Data drawn from a collection:
* begin *
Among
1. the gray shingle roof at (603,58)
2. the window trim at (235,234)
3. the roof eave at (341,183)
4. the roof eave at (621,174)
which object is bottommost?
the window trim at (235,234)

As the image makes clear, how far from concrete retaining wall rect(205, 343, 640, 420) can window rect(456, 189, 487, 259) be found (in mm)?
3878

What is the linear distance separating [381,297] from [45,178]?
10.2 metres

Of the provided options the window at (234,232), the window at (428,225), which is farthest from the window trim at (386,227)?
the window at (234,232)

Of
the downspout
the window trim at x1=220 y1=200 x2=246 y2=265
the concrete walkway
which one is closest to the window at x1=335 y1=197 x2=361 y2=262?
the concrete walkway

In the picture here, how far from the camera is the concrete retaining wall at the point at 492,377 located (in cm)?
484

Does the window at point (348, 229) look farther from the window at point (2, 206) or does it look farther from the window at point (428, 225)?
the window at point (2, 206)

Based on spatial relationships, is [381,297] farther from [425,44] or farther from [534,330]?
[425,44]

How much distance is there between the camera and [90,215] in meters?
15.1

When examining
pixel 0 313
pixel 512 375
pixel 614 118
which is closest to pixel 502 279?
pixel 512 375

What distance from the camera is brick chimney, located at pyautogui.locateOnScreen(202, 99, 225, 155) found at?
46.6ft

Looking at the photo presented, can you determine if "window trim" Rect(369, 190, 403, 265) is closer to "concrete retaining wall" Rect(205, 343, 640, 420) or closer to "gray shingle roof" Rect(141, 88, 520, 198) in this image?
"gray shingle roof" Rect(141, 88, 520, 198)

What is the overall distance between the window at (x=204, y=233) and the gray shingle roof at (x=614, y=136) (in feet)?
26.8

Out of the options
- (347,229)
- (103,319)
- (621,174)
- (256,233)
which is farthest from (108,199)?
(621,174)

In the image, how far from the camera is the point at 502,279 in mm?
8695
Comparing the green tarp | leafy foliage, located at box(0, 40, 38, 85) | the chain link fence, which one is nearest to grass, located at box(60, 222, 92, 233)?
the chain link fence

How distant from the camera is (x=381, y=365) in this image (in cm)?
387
* end *
:: Task goal ::
Rewrite the records above, replacing each "concrete retaining wall" with "stone retaining wall" and keeping everything else the same.

:: Final result ::
Among
1. the gray shingle roof at (603,58)
2. the window trim at (235,234)
3. the roof eave at (341,183)
4. the roof eave at (621,174)
which object is bottommost?
the window trim at (235,234)

As the image makes clear, how far from stone retaining wall rect(205, 343, 640, 420) can window rect(456, 189, 487, 259) be found (in mm)?
3878

What is the linear distance separating [381,297] from [45,178]?
10.2 metres

Of the provided options the window at (234,232), the window at (428,225), which is farthest from the window trim at (386,227)?
the window at (234,232)

Of
the downspout
the window trim at x1=220 y1=200 x2=246 y2=265
the concrete walkway
which one is closest to the window at x1=335 y1=197 x2=361 y2=262?
the concrete walkway

In the picture here, how far from the camera is the stone retaining wall at the point at 492,377 located (in cm)?
484

Does the window at point (348, 229) look farther from the window at point (2, 206) or does it look farther from the window at point (428, 225)?
the window at point (2, 206)

Based on spatial relationships, is [381,297] farther from [425,44] or farther from [534,330]?
[425,44]

How much distance is there between the camera and [90,215] in meters?
15.1

When examining
pixel 0 313
pixel 512 375
pixel 614 118
which is closest to pixel 502 279?
pixel 512 375

What distance from the camera is brick chimney, located at pyautogui.locateOnScreen(202, 99, 225, 155) found at?
46.6ft

Looking at the photo presented, can you determine if "window trim" Rect(369, 190, 403, 265) is closer to "stone retaining wall" Rect(205, 343, 640, 420) or closer to "gray shingle roof" Rect(141, 88, 520, 198) in this image?
"gray shingle roof" Rect(141, 88, 520, 198)

What is the overall distance between the window at (x=204, y=233) and the gray shingle roof at (x=614, y=136) (in feet)?
26.8

Out of the options
- (347,229)
- (103,319)
- (621,174)
- (256,233)
which is farthest from (108,199)?
(621,174)

In the image, how far from the camera is the point at 502,279 in mm?
8695
Comparing the green tarp | leafy foliage, located at box(0, 40, 38, 85) | the chain link fence, which one is nearest to grass, located at box(60, 222, 92, 233)?
the chain link fence

How distant from the camera is (x=381, y=365) in this image (in cm)?
387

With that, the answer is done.